Trente ans, soixante-dix ans. Deux cents ans. Chacun calcule comme il le veut ou aussi loin que sa mémoire remonte, l’origine des frustrations colombiennes. Une chose est sûre, la trajectoire nationale de cette république sud-américaine a été tout sauf typique sur la scène latino-américaine et caribéenne, au moins depuis la dissolution de la Grande Colombie et l’échec du projet bolivarien, au début du XIXᵉ siècle. Ce serait en réalité à Barranquilla, dans la Caraïbe colombienne, où Simon Bolivar aurait imposé sa fameuse métaphore défaitiste : « celui qui est au service d’une révolution laboure la mer », annonçant déjà en 1830 que le pays tomberait dans les mains de « petits tyrans presque inattendus ».

La Colombie a tout tenté pour se transformer par elle-même : des soulèvements d’esclaves, des rébellions créoles, des guerres civiles, des grèves ouvrières, des fronts populaires, des guérillas, des soulèvements coordonnés, des accords de paix, des grèves paysannes, des coopératives indiennes, des processus constituants, des explosions sociales, etc.
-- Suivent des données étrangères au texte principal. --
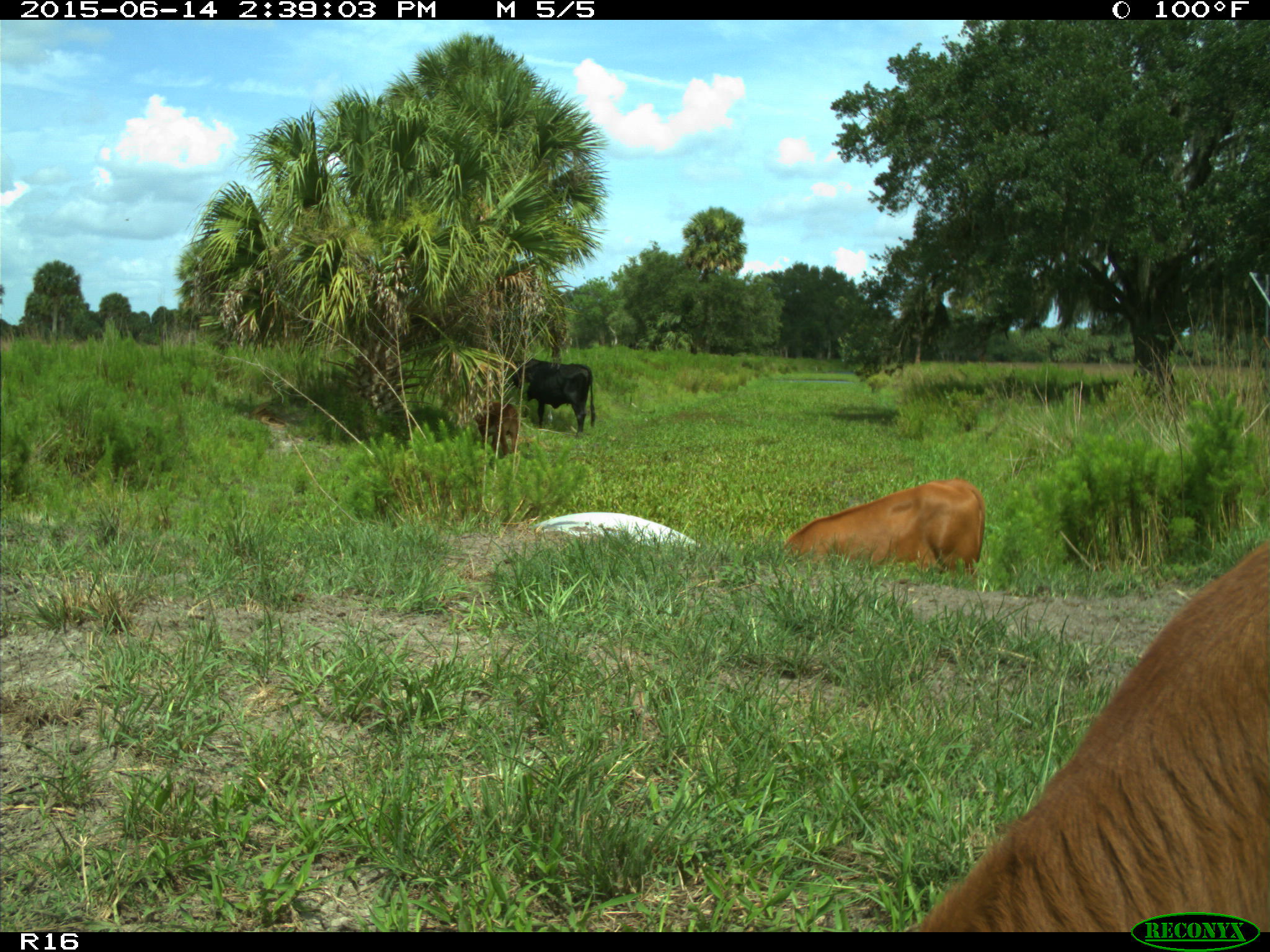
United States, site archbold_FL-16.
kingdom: Animalia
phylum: Chordata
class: Mammalia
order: Artiodactyla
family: Bovidae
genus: Bos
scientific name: Bos taurus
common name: domestic cow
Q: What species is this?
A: Bos taurus (domestic cow).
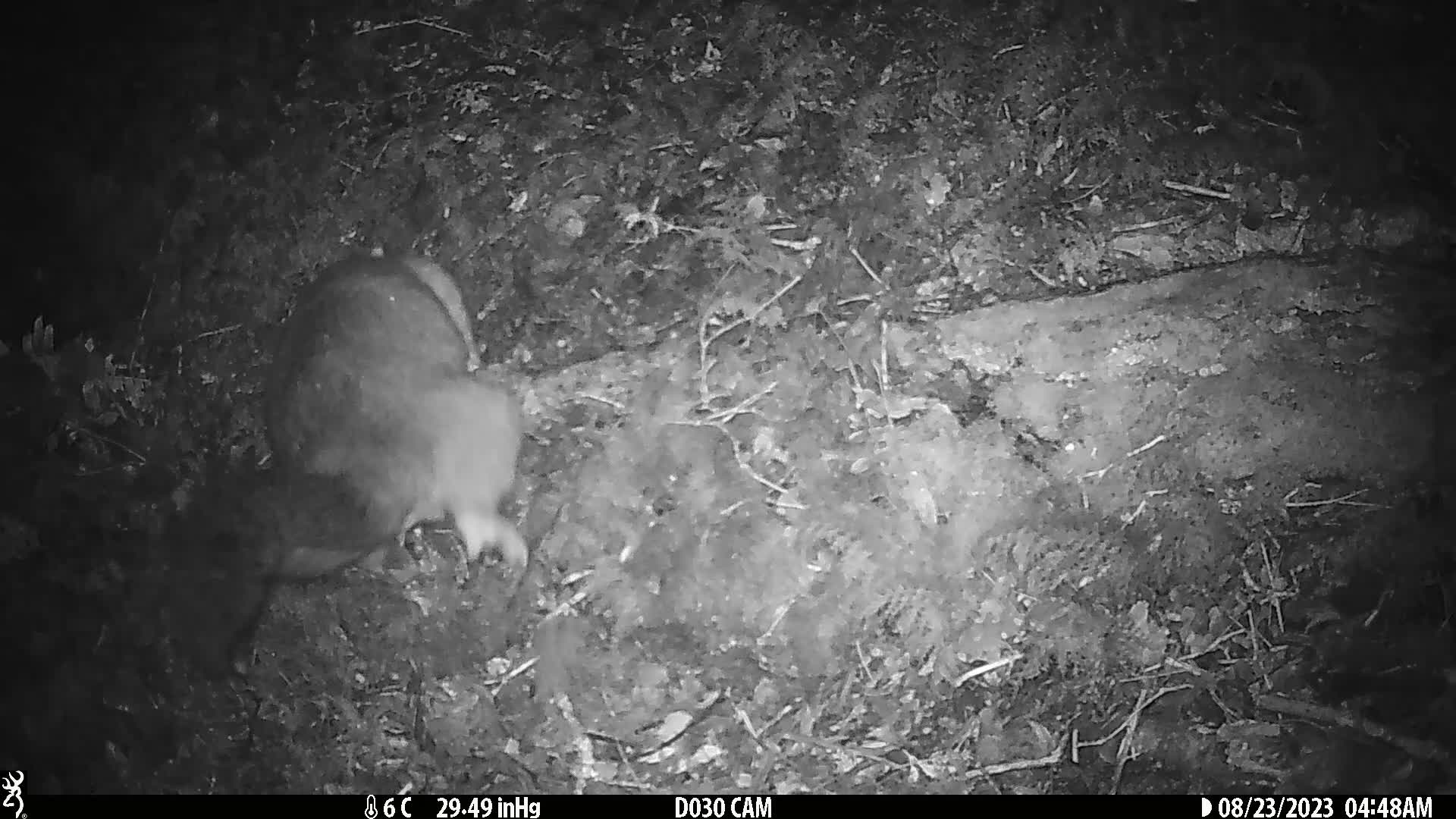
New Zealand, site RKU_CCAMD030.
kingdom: Animalia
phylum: Chordata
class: Mammalia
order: Diprotodontia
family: Phalangeridae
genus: Trichosurus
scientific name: Trichosurus vulpecula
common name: common brushtail possum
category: possum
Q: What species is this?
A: Possum (common brushtail possum) (Trichosurus vulpecula).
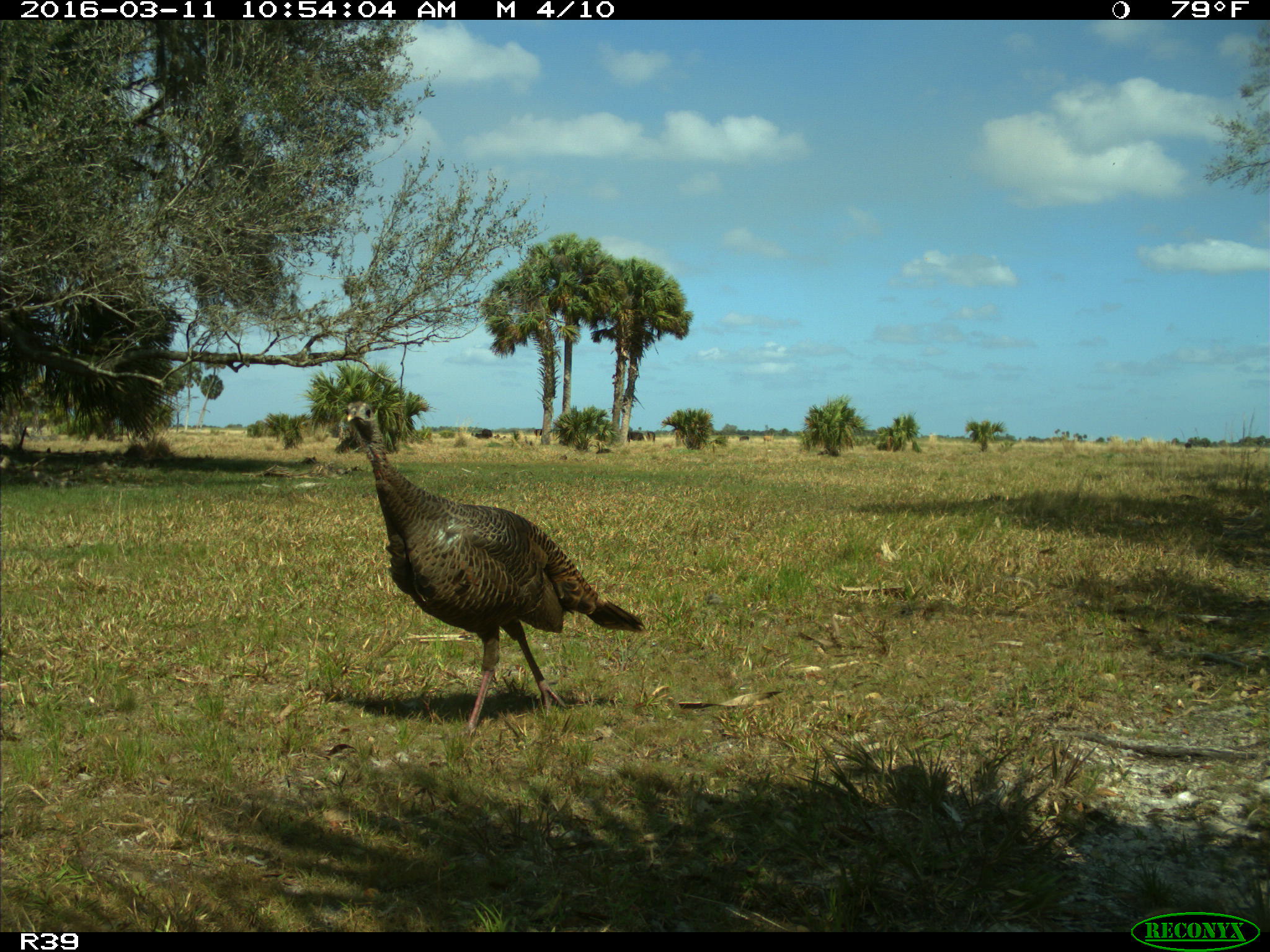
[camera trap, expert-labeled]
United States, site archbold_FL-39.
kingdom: Animalia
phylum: Chordata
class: Aves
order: Galliformes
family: Phasianidae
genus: Meleagris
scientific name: Meleagris gallopavo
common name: wild turkey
Gente muy rebelde (Peuple très rebelle) a été, en fait le titre suggestif choisi par le professeur Renán Vega Cantor pour relater en quatre grands volumes, quelques-unes des péripéties d’un pays cabossé mais indomptable.

« Au nombre de presque toutes les statistiques de l’horreur qu’on peut établir, la Colombie est en pointe, en général sur la même échelle que les nations qui traversent des guerres civiles ou des guerres internationales déclarées ».

Jusqu’à hier, le résultat était toujours un bilan amer. L’intransigeance criminelle d’une des élites les plus élitistes de la région et la valeur géopolitique inestimable du pays – authentique charnière qui relie l’Amérique du Sud, la Caraïbe et l’Amérique centrale – semblait l’avoir condamnée à beaucoup plus que cent ans de solitude latino-américaine.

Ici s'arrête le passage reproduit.